Quise mover mi péndulo, o hacer sonar mi carillón, pero fue imposible. Las dos cuerdas
estaban totalmente desenrolladas y no me lo permitían. Aún así, él percibió mi angustia y
abandono… tomando una determinación, decidió negociar con su tía a ver si podía llevarme
consigo.
Pero no lo logró. Le había ofrecido por mí un televisor de veintiún pulgadas, y no quiso
aceptar… otra vez se volvió decepcionado…
Pero su hermano mayor, a la sazón chatarrero, un tiempo después vuelve lo de su tía y me
adquiere por la irrisoria suma de quinientos pesos…
Envuelto en una bolsa de plástico negro a bordo de un Volkswagen Suran rojo, partí hacia
mi destino final…
Aún envuelto en la bolsa de plástico negro, al tiempo de llegar, oigo apagadamente una
conversación.

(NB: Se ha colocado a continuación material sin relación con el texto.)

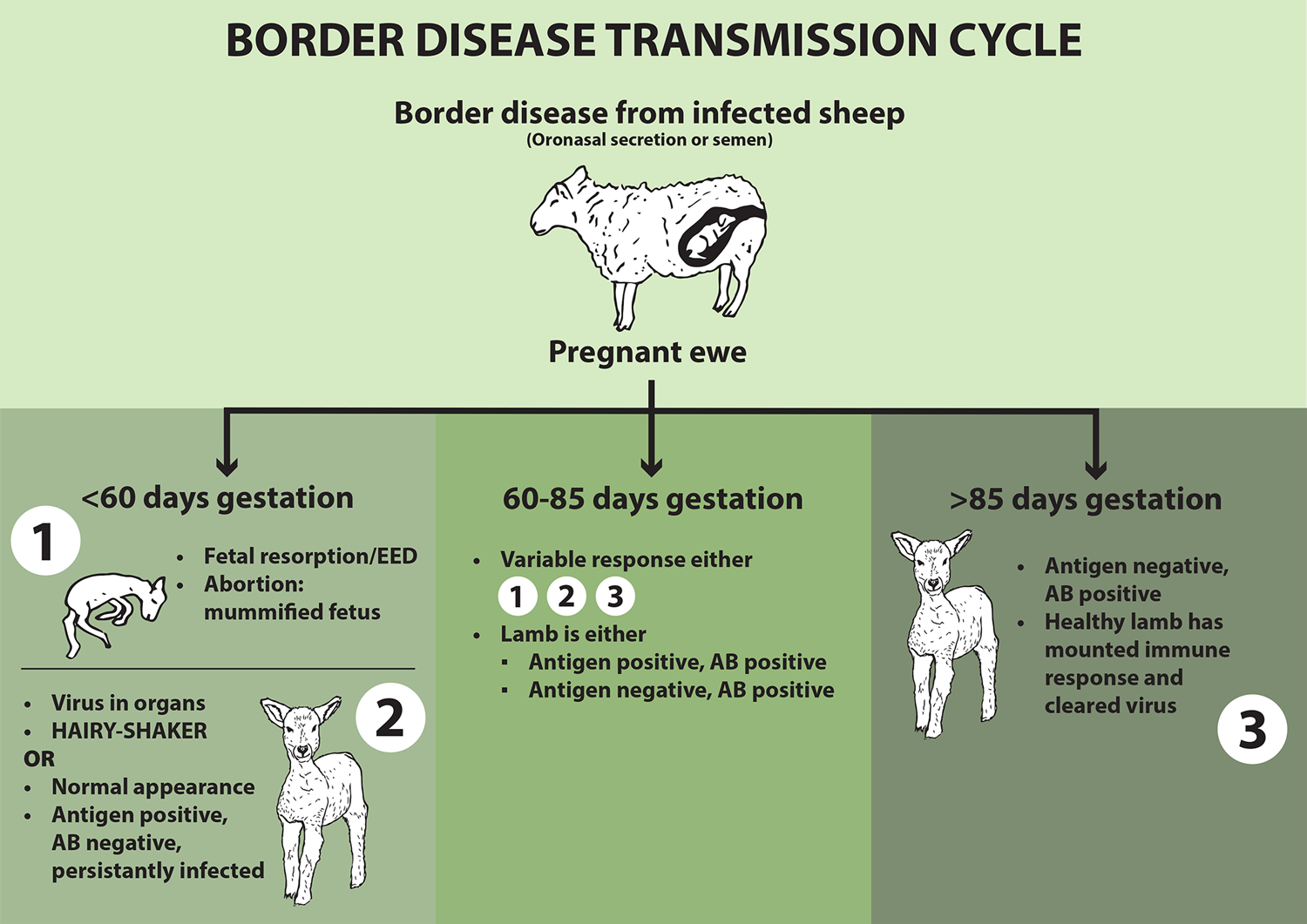 BORDER DISEASE TRANSMISSION CYCLE

Border disease from infected sheep
(Oronasal secretion or semen)

Pregnant ewe

<60 days gestation

1

- Fetal resorption/EED
- Abortion: mummified fetus

- Virus in organs
- HAIRY-SHAKER

OR

- Normal appearance
- Antigen positive, AB negative, persistantly infected

2

60-85 days gestation

- Variable response either
1 2 3
- Lamb is either
  - Antigen positive, AB positive
  - Antigen negative, AB positive

>85 days gestation

- Antigen negative, AB positive
- Healthy lamb has mounted immune response and cleared virus

3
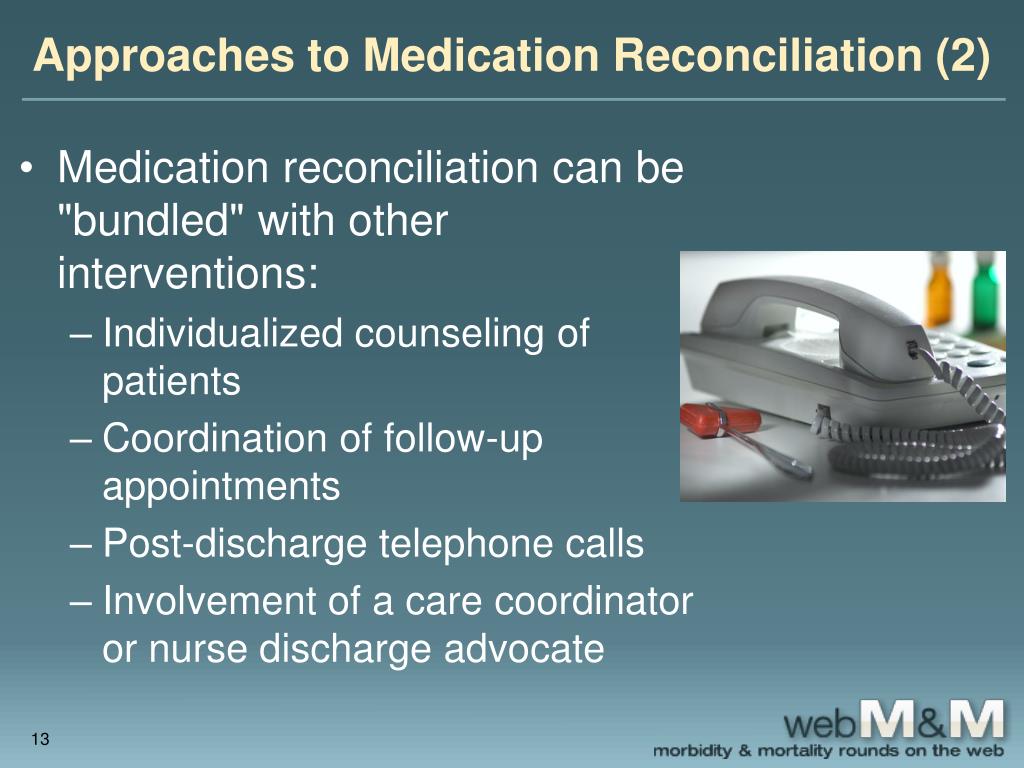 Approaches to Medication Reconciliation (2)

• Medication reconciliation can be "bundled" with other interventions:
– Individualized counseling of patients
– Coordination of follow-up appointments
– Post-discharge telephone calls
– Involvement of a care coordinator or nurse discharge advocate

13

webM&M
morbidity & mortality rounds on the web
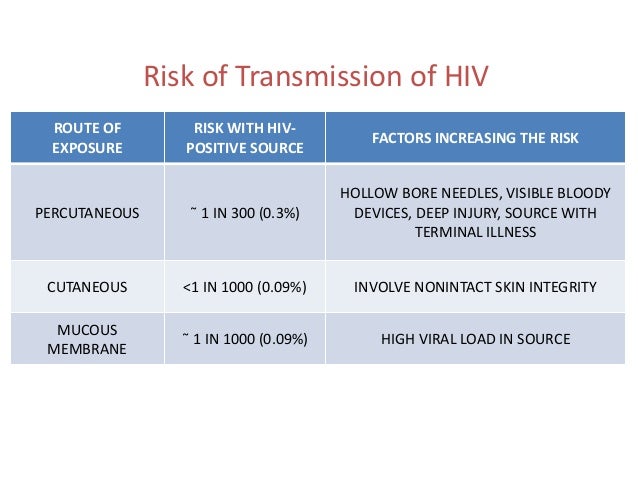 Risk of Transmission of HIV

| ROUTE OF EXPOSURE | RISK WITH HIV-POSITIVE SOURCE | FACTORS INCREASING THE RISK |
|---|---|---|
| PERCUTANEOUS | ˜ 1 IN 300 (0.3%) | HOLLOW BORE NEEDLES, VISIBLE BLOODY DEVICES, DEEP INJURY, SOURCE WITH TERMINAL ILLNESS |
| CUTANEOUS | <1 IN 1000 (0.09%) | INVOLVE NONINTACT SKIN INTEGRITY |
| MUCOUS MEMBRANE | ˜ 1 IN 1000 (0.09%) | HIGH VIRAL LOAD IN SOURCE |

Se había cerrado un trato, y fui comprado por la misma suma; esta vez por el
otrora niño que tanto me admiraba…
No puedo describir la alegría de haber caído en sus manos. Al fin estábamos juntos!
Pero se enfrentaba a una enormidad de trabajo conmigo.

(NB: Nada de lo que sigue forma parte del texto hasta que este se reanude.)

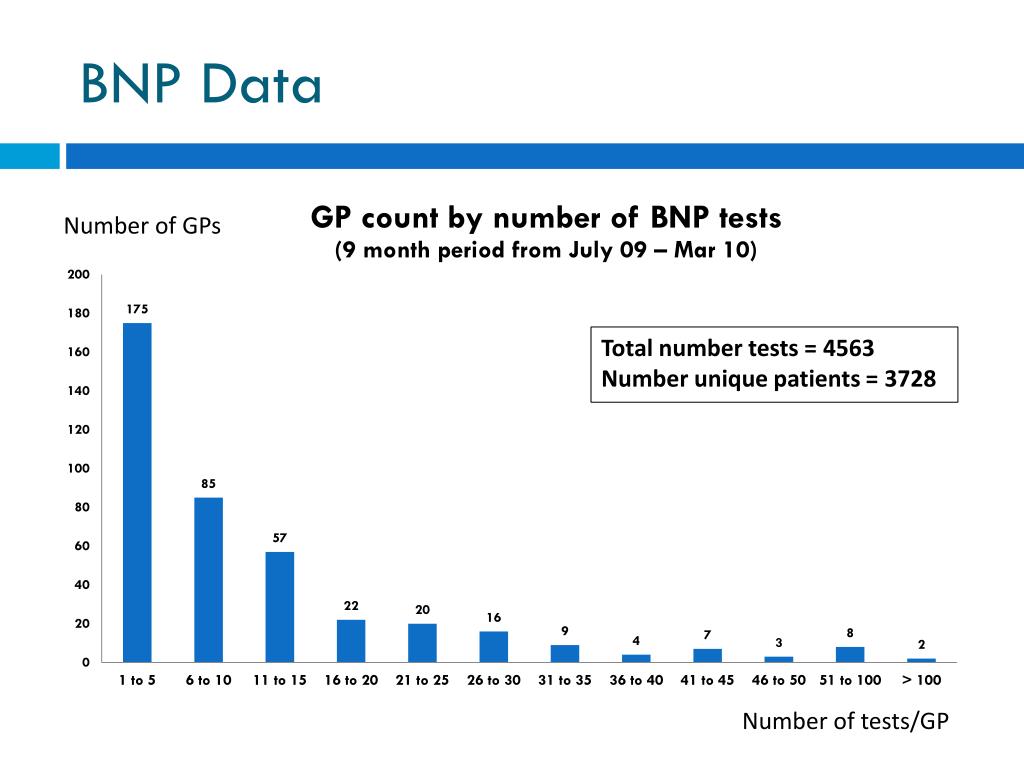 BNP Data

Number of GPs

GP count by number of BNP tests
(9 month period from July 09 – Mar 10)

Total number tests = 4563
Number unique patients = 3728

200
180
160
140
120
100
80
60
40
20
0

175
85
57
22
20
16
9
4
7
3
8
2

1 to 5
6 to 10
11 to 15
16 to 20
21 to 25
26 to 30
31 to 35
36 to 40
41 to 45
46 to 50
51 to 100
> 100

Number of tests/GP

Mi caja de roble hacía mucho había perdido su lustre original, y una tablita de una moldura
de mi parte inferior colgaba torcida y medio despegada.

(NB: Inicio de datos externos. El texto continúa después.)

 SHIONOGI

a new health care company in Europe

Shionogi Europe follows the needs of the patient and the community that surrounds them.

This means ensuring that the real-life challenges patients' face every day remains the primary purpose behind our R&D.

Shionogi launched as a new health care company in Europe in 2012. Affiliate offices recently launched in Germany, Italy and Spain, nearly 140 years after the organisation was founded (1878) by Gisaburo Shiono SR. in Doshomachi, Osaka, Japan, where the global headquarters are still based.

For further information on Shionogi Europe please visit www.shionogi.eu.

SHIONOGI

Sacó mi mecanismo con cuidado y lo guardó aparte. Limpió a conciencia mi caja y sacó los
vidrios de mi puerta para lavarlos bien.
La tablita torcida fue despegada y puesta a hervir en agua. Luego la aprisionó entre dos
planchas planas hasta secarse. Ahí fue encolada y enclavada en su lugar.
Le llevó cerca de tres meses barnizar capa por capa (unas tres o cuatro, creo), dejarlas secar
bien, lustrar tanto mi caja como la puerta y luego colocar los vidrios. Después se encargó de mi
mecanismo. Lo lavó con gasolina (que se seca bastante rápido) y lubricó cada eje y hasta las
cuerdas de acero (para prevenir herrumbre) con aceite con grafito. Ajustó cada uno de los tres
macitos que golpean las respectivas varillas de acero de mi carillón, hasta lograr un sonido
potente, tal como el que había oído en su niñez en casa de su abuelo. También barnizó el poste
donde se asienta mi péndulo, cuyo disco presentaba una mancha de corrosión por la cual no
pudo hacer gran cosa.
Aclaro que este muchacho no es relojero, pero se apañó muy bien para ir restaurándome
casi a mi condición original, considerando mi edad…
Una vez listas todas mis partes, me fue ensamblando poco a poco hasta estar completo. Y
así, el trece de julio de dos mil trece, a las veinte horas con trece minutos, fui puesto en marcha
nuevamente…
Ahí sigo, colgado de la pared principal del comedor, con mi eterno trabajo de dar las horas
y las medias, esta vez mimado por alguien que me quiere y vela porque funcione yo bien.